== Selected passage ==
-- -- --

P.O. Box 1677, Oklahoma City, Oklahoma 73101-1677

Fact Sheet



Title V of the Federal Clean Air Act Amendments of 1990 (CAAA) required development of permit programs that would require major sources of air emissions throughout the U.S. to obtain an operating permit. These operating permits are referred to as "Title V permits," or "Part 70 permits" since EPA issued rules for State Title V Programs under 40 CFR, Part 70. The Oklahoma Department of Environmental Quality (DEQ) has obtained authority and approval from EPA to administer the program for Oklahoma, effective March 6, 1996. Oklahoma received approval to implement a 3-year phased application submittal schedule, with all permits to be issued within five years. Although Oklahoma has required an operating permit for both major and minor sources for a number of years, Title V requires all existing major facilities to submit an application for a new Title V operating permit during this three-year phase-in. A separate DEQ Title V Program Fact Sheet is available, which gives more details on the program.


In general, a Part 70 permit is required of those facilities with the potential-to-emit (PTE) of 100 TPY or more of any criteria pollutant (NOx, CO, SO2, Ozone (as VOCs), PM10, and Lead), or 10 TPY or more of any one Hazardous Air Pollutant (HAP), or 25 TPY or more of any combination of HAPs. If prior to the facility’s Title V application submittal deadline a facility has applied for a minor permit which would limit emissions below the threshold levels mentioned above (i.e., by requiring operational constraints and/or control equipment), a Part 70 permit would not be required. Otherwise, PTE is calculated as if no air pollution control equipment is in place and all operations are continuous. Facilities in the Oil and Gas industry have the potential to emit several criteria pollutants and HAPs. An emissions inventory should be performed at your facility to determine if you exceed any of the Title V thresholds. Please see the DEQ Fact Sheet on PTE for the general process in calculating PTE, or the attached example for gas compression and dehydration stations.

-- -- --

== Provided data ==

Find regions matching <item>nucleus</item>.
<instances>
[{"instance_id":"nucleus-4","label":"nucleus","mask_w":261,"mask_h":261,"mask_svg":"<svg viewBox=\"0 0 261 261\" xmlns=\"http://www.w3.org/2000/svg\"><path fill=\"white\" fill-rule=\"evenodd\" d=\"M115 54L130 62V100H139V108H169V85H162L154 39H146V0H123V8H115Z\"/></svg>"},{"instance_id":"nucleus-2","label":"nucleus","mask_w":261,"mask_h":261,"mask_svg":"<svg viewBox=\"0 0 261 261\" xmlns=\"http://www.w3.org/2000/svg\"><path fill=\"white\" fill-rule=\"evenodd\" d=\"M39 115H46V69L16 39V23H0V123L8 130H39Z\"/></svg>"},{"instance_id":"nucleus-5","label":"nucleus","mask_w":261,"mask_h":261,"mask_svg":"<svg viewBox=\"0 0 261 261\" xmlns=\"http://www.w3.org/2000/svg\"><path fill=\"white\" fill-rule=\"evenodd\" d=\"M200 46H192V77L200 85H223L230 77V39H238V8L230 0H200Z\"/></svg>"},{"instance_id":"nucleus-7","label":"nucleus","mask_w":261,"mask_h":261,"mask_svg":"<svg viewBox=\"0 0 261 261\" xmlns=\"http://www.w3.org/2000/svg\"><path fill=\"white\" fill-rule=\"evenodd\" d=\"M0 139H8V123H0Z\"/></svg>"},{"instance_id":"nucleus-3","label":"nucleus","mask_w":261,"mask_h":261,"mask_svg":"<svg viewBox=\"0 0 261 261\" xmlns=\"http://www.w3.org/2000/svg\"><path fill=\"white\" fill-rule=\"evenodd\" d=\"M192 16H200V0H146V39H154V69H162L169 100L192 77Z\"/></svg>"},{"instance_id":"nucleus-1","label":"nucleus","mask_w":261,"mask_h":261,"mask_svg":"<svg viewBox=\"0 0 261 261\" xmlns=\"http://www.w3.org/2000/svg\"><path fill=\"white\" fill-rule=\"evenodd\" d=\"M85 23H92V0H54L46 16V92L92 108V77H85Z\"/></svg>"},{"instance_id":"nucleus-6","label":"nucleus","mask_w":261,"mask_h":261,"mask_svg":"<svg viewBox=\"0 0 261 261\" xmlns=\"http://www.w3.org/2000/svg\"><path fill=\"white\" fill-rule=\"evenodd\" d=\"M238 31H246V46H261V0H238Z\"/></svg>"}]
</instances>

-- -- --

== Exercise ==
In the fact sheet, rewrite the paragraph beginning "In general, a Part 70 permit" as a short list that keeps its main facts.

== Exercise answer ==
- A Part 70 permit is generally required for facilities with a potential-to-emit (PTE) of 100 TPY or more of any criteria pollutant (NOx, CO, SO2, Ozone (as VOCs), PM10, and Lead), 10 TPY or more of any one Hazardous Air Pollutant (HAP), or 25 TPY or more of any combination of HAPs.
- No Part 70 permit is required if, before its Title V application deadline, a facility applied for a minor permit limiting emissions below these thresholds through operational constraints and/or control equipment.
- Otherwise, PTE is calculated as if no air pollution control equipment is in place and all operations are continuous.
- Oil and Gas facilities can emit several criteria pollutants and HAPs.
- An emissions inventory should be performed to determine whether a facility exceeds any Title V threshold.
- The DEQ Fact Sheet on PTE explains the general calculation process, and an attached example covers gas compression and dehydration stations.